ChatGPT performed well overall, achieving a mean Likert grade of 4.6/5 for factual accuracy and 4.9/5 for relevance across all 50 questions. Overall, 44/50 (88%) of responses were classified as accurate and 50/50 (100%) of responses were classified as relevant. There was good inter-rater reliability as measured by Gwet’s AC2, with coefficients of 0.85 for factual accuracy and 0.94 for relevance. Three responses had significant disagreement (defined as ≥ 2 on the Likert scale) between the two raters which required the involvement of a third rater.

General and procedure-related information

There were 9 FAQs relating to general and procedure-related queries for TKR (Table 2). Of the responses, 7/9 (77.8%) were classified as accurate (mean grade 4.5), and 9/9 (100%) were classified as relevant (mean grade 4.9). Responses to two procedure-related questions: “Do I need to fast before a total knee replacement?” and “Will I be awake during a total knee replacement?” were assessed to be inaccurate, with an average Likert grade of 3.5 and 3, respectively.

Table 2 General and procedure-related FAQs

Full size table

Indications for surgery and outcomes

There were 7 FAQs regarding the indications for TKR and the outcomes from surgery (Table 3). These questions relate to the indications for TKR and addresses its benefits and postoperative outcomes. Of the responses, 7/7 (100%) were classified as accurate (mean grade 4.9), and 7/7 (100%) were classified as relevant (mean grade 4.9).

Table 3 FAQs about TKR indications and outcomes

Full size table

Risks and complications

There were 4 FAQs regarding the risks and complications from TKR (Table 4). Of the responses provided by ChatGPT, 4/4 (100%) were deemed to be accurate (mean grade 4.9), and 4/4 (100%) were deemed to be relevant (mean grade 4.6).

Table 4 FAQs about risks of TKR

Full size table

Pain and post-operative recovery

There were 13 FAQs regarding pain during and after surgery and the post-operative recovery process (Table 5).
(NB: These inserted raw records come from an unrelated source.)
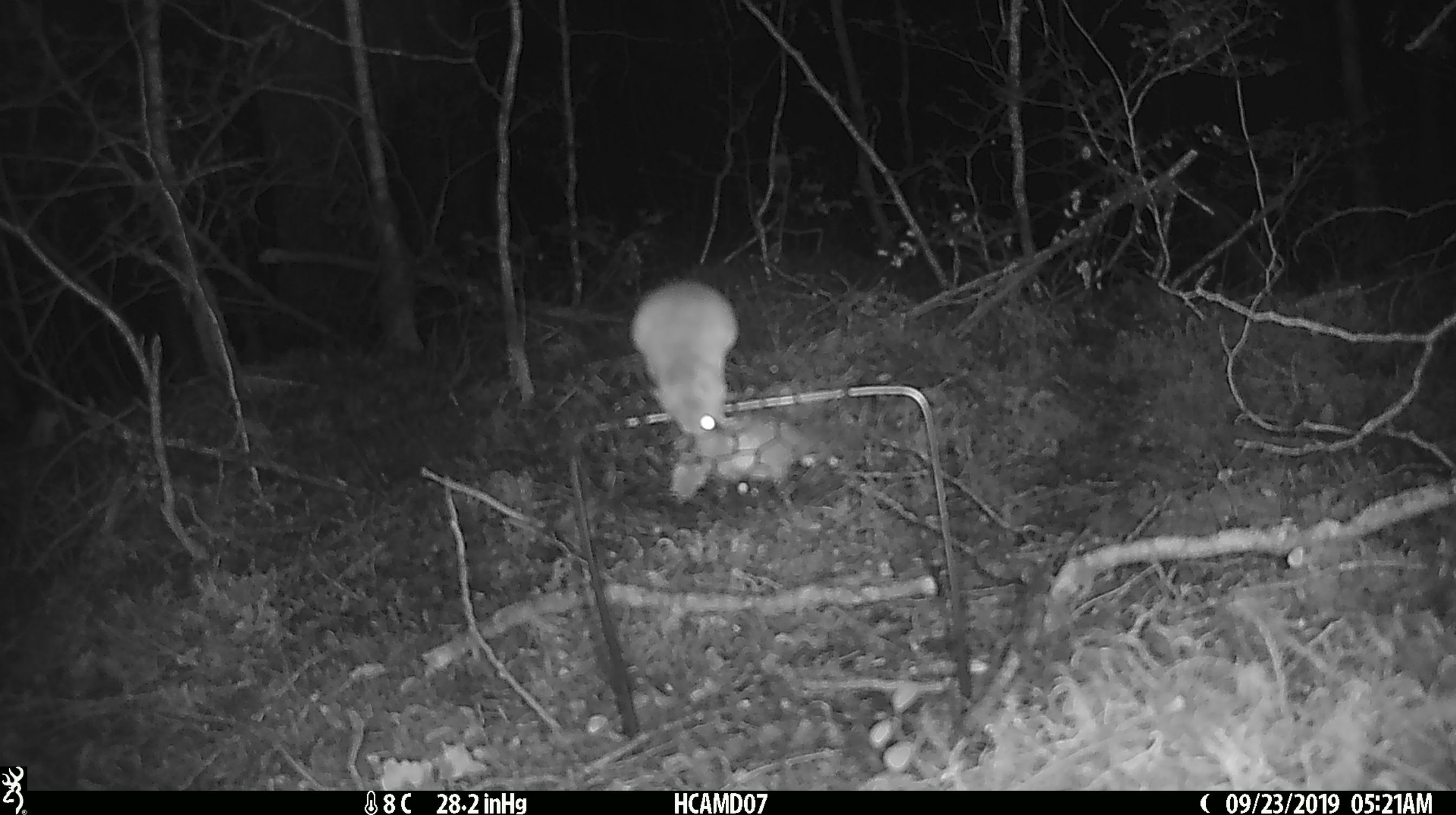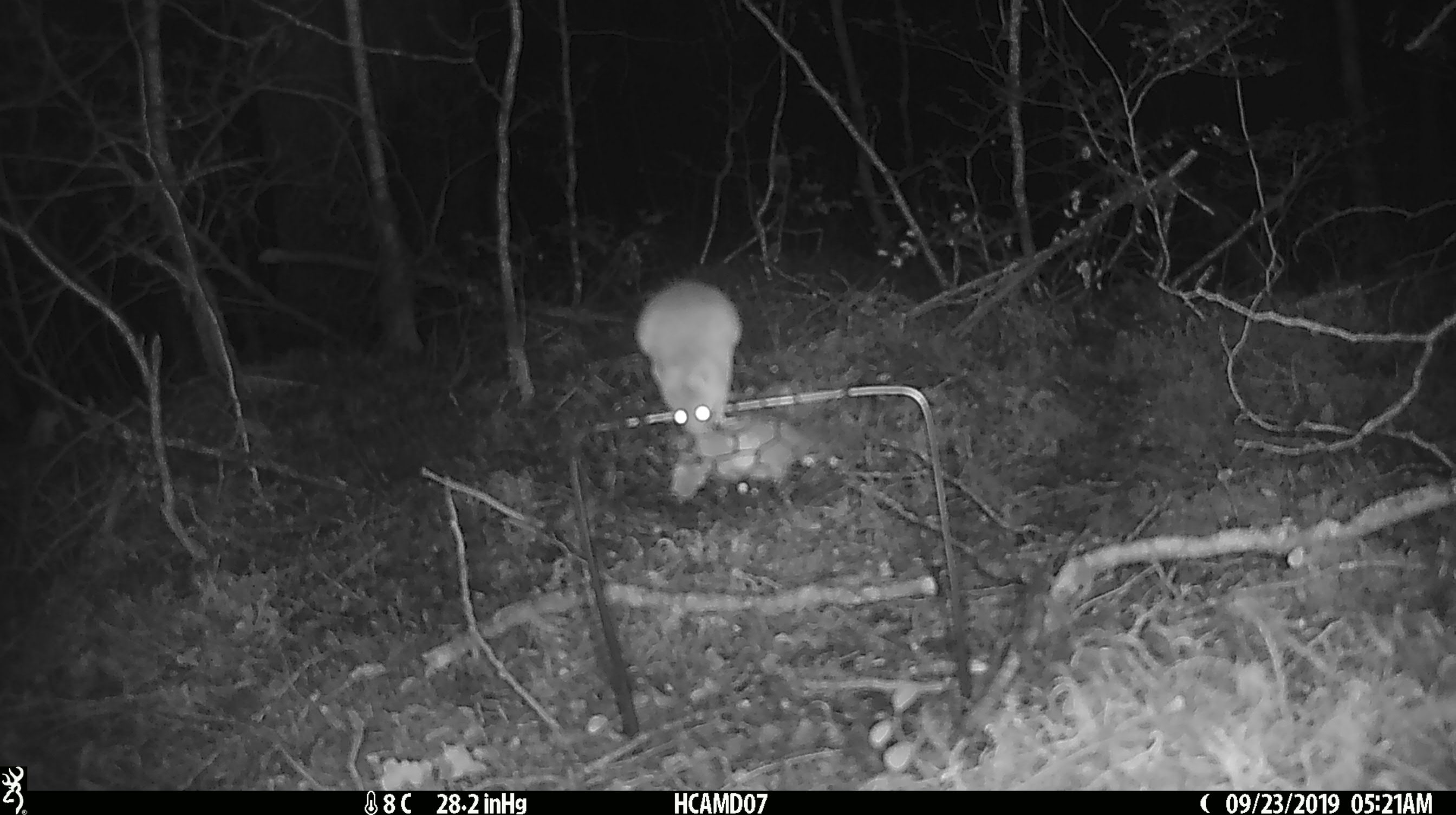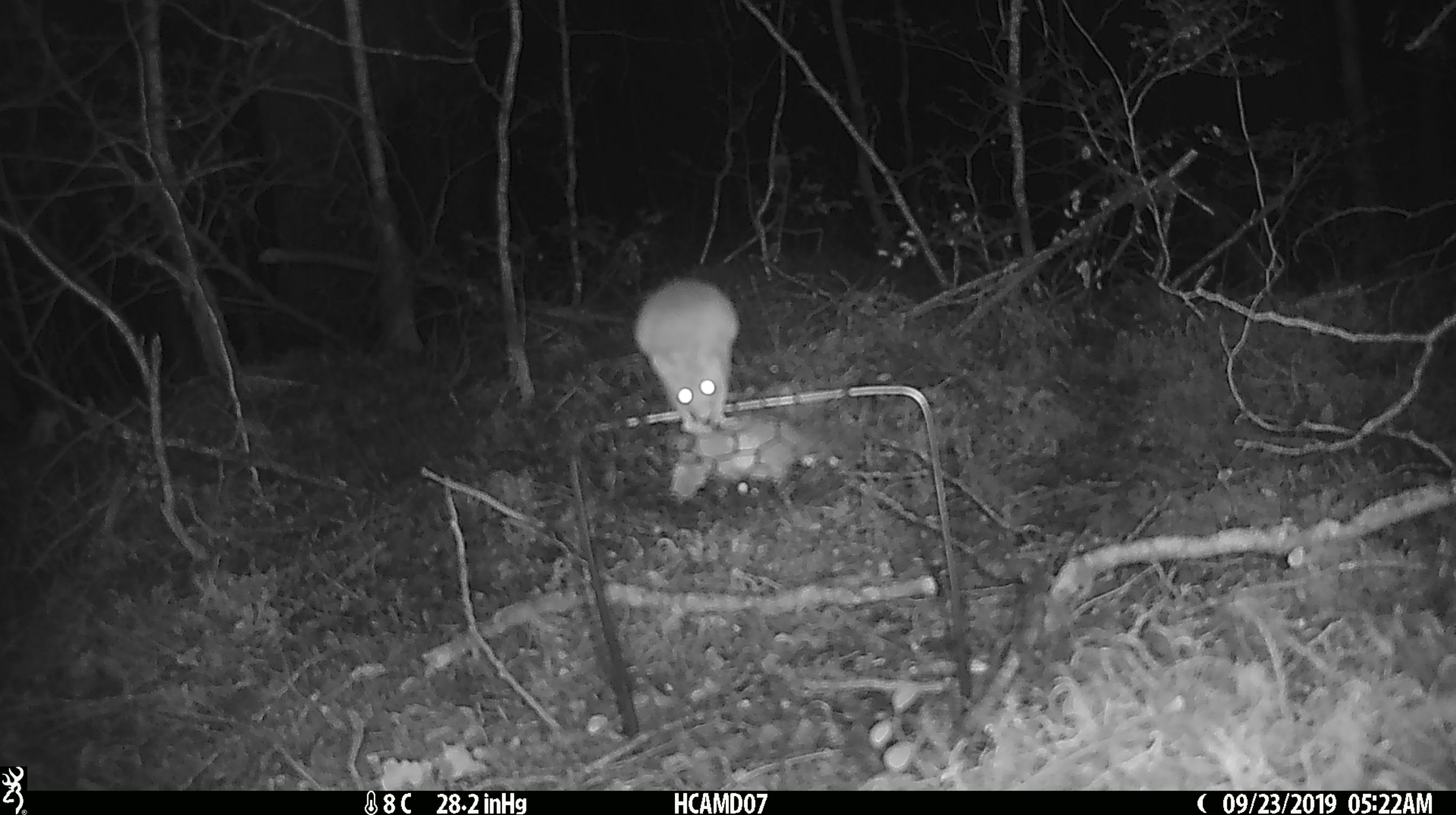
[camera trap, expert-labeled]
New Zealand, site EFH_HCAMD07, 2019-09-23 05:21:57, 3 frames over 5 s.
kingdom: Animalia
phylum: Chordata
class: Mammalia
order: Rodentia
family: Muridae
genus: Mus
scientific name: Mus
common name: mouse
These questions address perioperative pain and mitigation strategies, as well as the typical expected recovery process of a patient undergoing TKR. Of the responses, 12/13 (92.3%) were deemed to be accurate (mean grade 4.7), and 13/13 (100%) were deemed to be relevant (mean grade 5.0). The response to one question pertaining to postoperative recovery – “How much weight can I put on my operated leg after total knee replacement?” – was deemed to be inaccurate, with a mean Likert grade of 2.5.

Table 5 FAQs about pain and post-operative recovery after TKR

Full size table

Specific activities

There were 10 FAQs regarding the ability to perform specific activities such as walking, running and driving after TKR (Table 6). Of the responses, 10/10 (100%) were deemed to be accurate (mean grade 4.8), and 10/10 (100%) were deemed to be relevant (mean grade 5.0).

Table 6 FAQs about specific activities after TKR

Full size table

Alternatives/others

There were 7 FAQs regarding alternatives to TKR and variants of TKR such as bilateral TKR, robotic TKR and partial knee replacement (Table 7). Of the responses, 4/7 (57.1%) were deemed to be accurate (mean grade 4.1), and 7/7 (100%) were deemed to be relevant (mean grade 4.6). Responses deemed to be inaccurate include questions such as “Are there any alternatives to a total knee replacement?”, “What is robotic total knee replacement?” and “What is the benefit of robotic knee replacement?”, with all three questions having a mean Likert grade of 3.5.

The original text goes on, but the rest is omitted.